Alexandra Fritz: Das ist schwer zu beantworten, es kommt auf den Einzelfall an. Hysterische Pubertierende schreien in ihrer Wut durchaus einmal heraus, dass sie sich umbringen wollen/nicht mehr leben wollen etc. Was in gewissem Maß nicht zu Ernst genommen werden sollte. Dann gibt es Jugendliche, die sich anfangen zu ritzen. Hier sollte man natürlich gleich reagieren und professionelle Hilfe holen. Wenn Jugendliche insgesamt unglücklich, zerstört und traurig wirken, ist es sehr ratsam, einen „Herztalk“ zu machen (ich nenne das so, da es darum geht, die Gefühlsebene herauszukitzeln und anzusprechen und dem Kind zu zeigen, dass es einem wichtig ist und man es ernst nimmt). Je nach eigener Intuition macht es durchaus Sinn, sich externe Hilfe zu holen.

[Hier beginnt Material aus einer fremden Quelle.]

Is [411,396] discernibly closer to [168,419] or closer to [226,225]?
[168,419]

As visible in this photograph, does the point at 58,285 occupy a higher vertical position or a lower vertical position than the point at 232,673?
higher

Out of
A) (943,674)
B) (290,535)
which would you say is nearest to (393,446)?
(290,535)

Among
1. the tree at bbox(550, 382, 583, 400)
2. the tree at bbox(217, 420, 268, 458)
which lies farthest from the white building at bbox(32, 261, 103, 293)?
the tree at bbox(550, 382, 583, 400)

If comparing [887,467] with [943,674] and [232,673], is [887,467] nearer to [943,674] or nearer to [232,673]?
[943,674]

kinderalltag.de: Es gibt viele Abschnitte im Leben. Über Kita und mehrere Schulen bis hin zu den verschiedenen Arbeitgebern und Betrieben. In jedem Abschnitt landet man als Mensch in einer neuen Gruppe von Individuen. Die Gruppen reagieren ganz unterschiedlich auf neue Mitglieder und auch man selbst passt sich bewusst, oder unbewusst an das jeweilige Team an. Ist die Integration abgeschlossen, dann verfällt aber jeder Mensch wieder in seine angelernten Muster und verhält sich, seiner Persönlichkeit entsprechend. Eine mögliche Maßnahme gegen Mobbing ist es, in eine andere Gruppe zu wechseln. Man organisiert für das gemobbte Kind einen Schulwechsel und gibt ihm damit die Chance wieder bei Null zu beginnen.  Kann aber die Ursache dafür, ein Mobbingopfer zu werden, zumindest teilweise im eigenen Verhalten liegen? Kann es also vorkommen, dass ein solcher Wechsel nur kurzfristig eine Verbesserung bringt und das Kind nach ein paar Wochen wieder gemobbt wird? Welche Verhaltensweisen muss das Kind ablegen, dass das nicht wieder passiert?

Alexandra Fritz: Ja natürlich. Wie oben bereits beschrieben kann ein Wechsel sinnvoll sein, allerdings unbedingt verbunden mit einem Coaching im Sinne von einem Stärken des Selbstbewusstseins, Handlungsanweisungen was präventiv und im Fall von Mobbing direkt zu tun ist und Embodyment, d.h. dem Kind bewusstmachen, wie wichtig die Körperhaltung ist und mit ihm eine selbstbewusste Körperhaltung üben. Zudem empfehle ich Resilienzübungen.

kinderalltag.de: Vielen Dank für das Interview!